* _Source text_
Overcoming Software

Implementing Union in Esqueleto I

We use the SQL UNION operator at IOHK in one of our beam queries, and esqueleto does not support it. To make porting the IOHK SQL code more straightforward, I decided to implement UNION. This blog post series will delve into implementing this feature, in a somewhat stream-of-thought manner.

Background

esqueleto is a SQL library that builds on the persistent library for database definitions and simple queries. It attempts to provide an embedded DSL that allows you to use SQL and Haskell together. In my opinion, it has less complicated types than beam and an easier to learn UX than opaleye. The persistent quasiquoter model definitions save a bunch of boilerplate, too.

esqueleto is implemented in a somewhat convoluted manner – we have a type class Esqueleto query expr backend that everything is defined in terms of. However, the functional depenencies on the class essentially only permit a single instance. The query type is always fixed to SqlQuery, a WriterT [Clauses] (StateT IdentInfo) monad. The expr type is always SqlExpr, which is a GADT that provides a structure for SQL expressions.

It’s kind of a tagless final encoding paired with a GADT initial encoding. Neat.

* _Given problem A_
List every library the blog post names.
* _Given problem B_
Reproduce the part of the blog post that begins at the words "Implementing Union in" and stops after "somewhat stream-of-thought manner.".
The records are unrelated to the blog post.

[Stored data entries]
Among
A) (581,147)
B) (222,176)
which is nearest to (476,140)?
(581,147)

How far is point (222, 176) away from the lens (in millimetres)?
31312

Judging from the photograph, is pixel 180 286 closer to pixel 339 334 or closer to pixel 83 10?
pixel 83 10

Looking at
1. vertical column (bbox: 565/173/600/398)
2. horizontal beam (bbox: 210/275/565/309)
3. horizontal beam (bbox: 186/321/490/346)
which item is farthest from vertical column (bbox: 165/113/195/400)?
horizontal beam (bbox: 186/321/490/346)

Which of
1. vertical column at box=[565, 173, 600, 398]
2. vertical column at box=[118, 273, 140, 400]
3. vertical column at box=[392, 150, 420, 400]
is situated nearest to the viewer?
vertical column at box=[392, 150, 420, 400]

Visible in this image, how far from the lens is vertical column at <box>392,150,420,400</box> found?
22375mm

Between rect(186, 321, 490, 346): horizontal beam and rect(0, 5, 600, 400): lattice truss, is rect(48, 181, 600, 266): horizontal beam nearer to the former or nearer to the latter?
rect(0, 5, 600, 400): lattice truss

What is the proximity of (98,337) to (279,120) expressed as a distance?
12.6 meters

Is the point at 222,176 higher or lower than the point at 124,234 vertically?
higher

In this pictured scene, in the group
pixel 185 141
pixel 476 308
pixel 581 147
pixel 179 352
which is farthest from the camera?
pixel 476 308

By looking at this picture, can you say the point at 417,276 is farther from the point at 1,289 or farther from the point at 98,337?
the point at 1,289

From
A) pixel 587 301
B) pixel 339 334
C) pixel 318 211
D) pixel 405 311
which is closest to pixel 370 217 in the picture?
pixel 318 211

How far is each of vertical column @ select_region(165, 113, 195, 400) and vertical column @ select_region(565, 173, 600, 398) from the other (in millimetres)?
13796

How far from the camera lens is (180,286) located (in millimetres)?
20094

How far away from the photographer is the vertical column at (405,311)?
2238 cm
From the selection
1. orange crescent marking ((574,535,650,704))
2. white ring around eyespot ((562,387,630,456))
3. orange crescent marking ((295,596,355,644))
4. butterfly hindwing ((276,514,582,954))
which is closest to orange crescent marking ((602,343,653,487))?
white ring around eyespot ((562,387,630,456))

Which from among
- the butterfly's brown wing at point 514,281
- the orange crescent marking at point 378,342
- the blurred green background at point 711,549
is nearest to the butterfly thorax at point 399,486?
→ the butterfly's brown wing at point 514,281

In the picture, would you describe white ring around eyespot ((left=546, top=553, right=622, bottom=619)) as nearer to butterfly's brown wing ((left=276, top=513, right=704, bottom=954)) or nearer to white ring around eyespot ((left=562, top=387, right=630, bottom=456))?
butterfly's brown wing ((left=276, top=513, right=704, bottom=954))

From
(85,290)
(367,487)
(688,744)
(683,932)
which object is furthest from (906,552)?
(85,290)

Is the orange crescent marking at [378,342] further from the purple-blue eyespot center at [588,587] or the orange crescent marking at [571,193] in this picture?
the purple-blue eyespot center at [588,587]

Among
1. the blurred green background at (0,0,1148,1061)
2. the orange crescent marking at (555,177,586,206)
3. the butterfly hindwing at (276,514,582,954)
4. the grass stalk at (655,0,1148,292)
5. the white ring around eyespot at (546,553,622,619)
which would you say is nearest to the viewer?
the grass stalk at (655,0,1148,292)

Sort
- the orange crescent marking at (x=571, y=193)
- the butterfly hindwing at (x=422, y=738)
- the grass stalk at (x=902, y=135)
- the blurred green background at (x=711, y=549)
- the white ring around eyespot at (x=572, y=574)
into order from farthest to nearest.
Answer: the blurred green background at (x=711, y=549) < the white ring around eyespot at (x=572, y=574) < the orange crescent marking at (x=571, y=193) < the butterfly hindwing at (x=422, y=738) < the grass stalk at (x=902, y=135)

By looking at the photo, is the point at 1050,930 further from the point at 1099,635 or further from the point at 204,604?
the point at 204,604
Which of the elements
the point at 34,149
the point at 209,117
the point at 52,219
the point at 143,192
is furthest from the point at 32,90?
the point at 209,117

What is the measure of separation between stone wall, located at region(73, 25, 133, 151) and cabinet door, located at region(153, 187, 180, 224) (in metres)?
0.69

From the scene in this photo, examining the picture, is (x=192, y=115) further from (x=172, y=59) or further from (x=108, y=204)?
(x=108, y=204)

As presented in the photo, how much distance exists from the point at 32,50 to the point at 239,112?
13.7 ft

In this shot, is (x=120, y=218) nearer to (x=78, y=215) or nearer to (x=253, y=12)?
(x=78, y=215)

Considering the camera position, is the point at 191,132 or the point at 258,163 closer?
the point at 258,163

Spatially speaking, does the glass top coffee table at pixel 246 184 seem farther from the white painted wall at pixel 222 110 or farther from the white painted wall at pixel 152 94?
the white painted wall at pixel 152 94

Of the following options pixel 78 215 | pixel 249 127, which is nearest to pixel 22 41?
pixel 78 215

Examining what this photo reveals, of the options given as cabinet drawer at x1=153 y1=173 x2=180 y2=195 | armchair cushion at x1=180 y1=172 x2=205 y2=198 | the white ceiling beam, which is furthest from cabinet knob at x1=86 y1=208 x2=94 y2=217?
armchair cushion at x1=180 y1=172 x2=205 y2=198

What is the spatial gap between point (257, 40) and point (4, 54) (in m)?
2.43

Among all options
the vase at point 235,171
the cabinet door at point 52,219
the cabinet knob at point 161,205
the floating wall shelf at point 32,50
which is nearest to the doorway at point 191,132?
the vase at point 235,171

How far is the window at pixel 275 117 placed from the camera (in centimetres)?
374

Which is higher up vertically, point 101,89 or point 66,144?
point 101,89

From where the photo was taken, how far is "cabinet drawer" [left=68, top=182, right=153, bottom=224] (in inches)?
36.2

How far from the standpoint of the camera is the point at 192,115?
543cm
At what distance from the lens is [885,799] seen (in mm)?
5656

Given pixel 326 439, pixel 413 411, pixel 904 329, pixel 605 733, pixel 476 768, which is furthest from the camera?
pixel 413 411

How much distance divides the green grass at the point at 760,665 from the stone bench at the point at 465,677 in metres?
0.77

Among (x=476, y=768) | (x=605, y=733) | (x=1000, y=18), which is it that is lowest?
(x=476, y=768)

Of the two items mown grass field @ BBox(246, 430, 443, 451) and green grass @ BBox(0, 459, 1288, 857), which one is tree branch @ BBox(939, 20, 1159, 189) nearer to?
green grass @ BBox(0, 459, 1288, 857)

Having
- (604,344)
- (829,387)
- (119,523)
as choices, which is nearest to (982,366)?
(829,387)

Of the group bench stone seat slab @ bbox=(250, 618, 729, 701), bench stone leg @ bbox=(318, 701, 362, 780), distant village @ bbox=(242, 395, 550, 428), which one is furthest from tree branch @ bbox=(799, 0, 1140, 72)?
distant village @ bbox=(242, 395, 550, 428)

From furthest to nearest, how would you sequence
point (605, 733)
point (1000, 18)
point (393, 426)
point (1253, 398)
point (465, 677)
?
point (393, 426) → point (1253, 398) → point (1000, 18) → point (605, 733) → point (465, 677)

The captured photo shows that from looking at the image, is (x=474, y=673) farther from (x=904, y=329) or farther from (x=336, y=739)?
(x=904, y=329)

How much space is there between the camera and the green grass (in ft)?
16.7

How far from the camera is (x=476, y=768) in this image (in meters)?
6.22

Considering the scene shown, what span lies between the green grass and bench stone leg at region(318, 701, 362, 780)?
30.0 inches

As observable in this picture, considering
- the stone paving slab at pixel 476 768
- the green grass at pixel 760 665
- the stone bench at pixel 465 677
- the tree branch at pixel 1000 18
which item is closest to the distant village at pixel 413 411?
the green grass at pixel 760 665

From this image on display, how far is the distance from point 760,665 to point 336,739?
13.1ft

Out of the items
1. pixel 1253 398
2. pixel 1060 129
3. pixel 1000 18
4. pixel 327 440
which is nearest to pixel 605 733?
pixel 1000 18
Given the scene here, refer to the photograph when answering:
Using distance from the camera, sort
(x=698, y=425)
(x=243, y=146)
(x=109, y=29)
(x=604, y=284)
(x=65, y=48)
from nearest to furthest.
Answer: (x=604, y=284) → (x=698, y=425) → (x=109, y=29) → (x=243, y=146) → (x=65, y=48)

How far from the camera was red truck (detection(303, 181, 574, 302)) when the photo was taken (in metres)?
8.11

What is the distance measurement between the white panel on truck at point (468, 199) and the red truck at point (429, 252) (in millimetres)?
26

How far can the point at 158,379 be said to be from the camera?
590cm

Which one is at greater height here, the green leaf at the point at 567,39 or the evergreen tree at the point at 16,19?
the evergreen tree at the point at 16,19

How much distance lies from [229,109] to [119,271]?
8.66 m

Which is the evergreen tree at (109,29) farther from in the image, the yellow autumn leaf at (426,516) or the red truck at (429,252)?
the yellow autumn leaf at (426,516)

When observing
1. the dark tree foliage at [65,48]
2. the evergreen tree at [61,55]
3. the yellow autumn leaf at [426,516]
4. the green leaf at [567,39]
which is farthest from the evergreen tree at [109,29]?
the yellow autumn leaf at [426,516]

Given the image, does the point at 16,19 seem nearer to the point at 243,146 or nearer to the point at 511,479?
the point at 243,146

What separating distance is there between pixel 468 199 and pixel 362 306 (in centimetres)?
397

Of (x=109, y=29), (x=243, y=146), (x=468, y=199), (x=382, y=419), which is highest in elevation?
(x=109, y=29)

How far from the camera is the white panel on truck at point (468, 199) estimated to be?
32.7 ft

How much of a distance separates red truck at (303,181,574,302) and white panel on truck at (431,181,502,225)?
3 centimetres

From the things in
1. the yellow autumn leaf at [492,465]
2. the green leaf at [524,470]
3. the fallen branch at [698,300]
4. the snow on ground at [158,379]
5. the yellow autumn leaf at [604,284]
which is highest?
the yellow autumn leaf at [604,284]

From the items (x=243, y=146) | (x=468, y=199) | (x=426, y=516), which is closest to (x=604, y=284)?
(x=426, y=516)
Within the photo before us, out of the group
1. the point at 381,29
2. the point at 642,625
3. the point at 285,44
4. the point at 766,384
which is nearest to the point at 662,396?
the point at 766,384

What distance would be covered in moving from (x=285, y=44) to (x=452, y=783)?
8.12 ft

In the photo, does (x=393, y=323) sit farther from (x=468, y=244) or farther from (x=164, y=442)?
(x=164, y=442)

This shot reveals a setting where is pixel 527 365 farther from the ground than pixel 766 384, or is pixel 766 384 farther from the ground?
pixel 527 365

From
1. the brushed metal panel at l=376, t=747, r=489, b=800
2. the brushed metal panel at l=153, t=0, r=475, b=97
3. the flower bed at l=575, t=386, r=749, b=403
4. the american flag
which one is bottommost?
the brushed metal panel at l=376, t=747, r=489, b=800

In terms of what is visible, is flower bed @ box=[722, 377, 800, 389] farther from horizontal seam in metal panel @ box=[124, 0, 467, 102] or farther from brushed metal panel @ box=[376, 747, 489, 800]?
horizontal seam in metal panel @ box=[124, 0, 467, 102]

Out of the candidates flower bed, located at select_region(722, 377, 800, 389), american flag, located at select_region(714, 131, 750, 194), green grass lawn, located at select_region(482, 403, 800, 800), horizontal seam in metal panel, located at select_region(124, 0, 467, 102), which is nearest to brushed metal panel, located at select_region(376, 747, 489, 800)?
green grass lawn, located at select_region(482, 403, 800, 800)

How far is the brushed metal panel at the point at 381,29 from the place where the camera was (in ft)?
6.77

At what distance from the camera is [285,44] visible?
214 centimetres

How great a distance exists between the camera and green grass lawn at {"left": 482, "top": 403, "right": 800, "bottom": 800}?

* _Expected output A_
esqueleto, beam, persistent, opaleye

* _Expected output B_
Implementing Union in Esqueleto I

We use the SQL UNION operator at IOHK in one of our beam queries, and esqueleto does not support it. To make porting the IOHK SQL code more straightforward, I decided to implement UNION. This blog post series will delve into implementing this feature, in a somewhat stream-of-thought manner.